##### RECORDED DATA #####

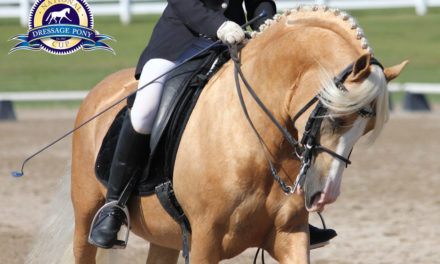 Dressage 371 – National Dressage Pony Cup, Prix St. George and More Jump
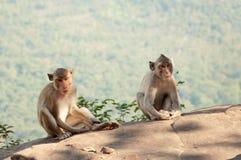 Affe an Auffrischungsatmosphäre auf dem Gipfel Stockfotos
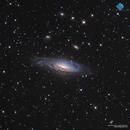 NGC 7331 Spiral Galaxy,                                Francesco di Biase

#####

■ WHAT NEEDS TO BE DONE ■
Starting with the line that holds "Affe an Auffrischungsatmosphäre", print each line through the last one of the data exactly as written, but do not include the pictures.

■ THE ANSWER ■
 Affe an Auffrischungsatmosphäre auf dem Gipfel Stockfotos
 NGC 7331 Spiral Galaxy,                                Francesco di Biase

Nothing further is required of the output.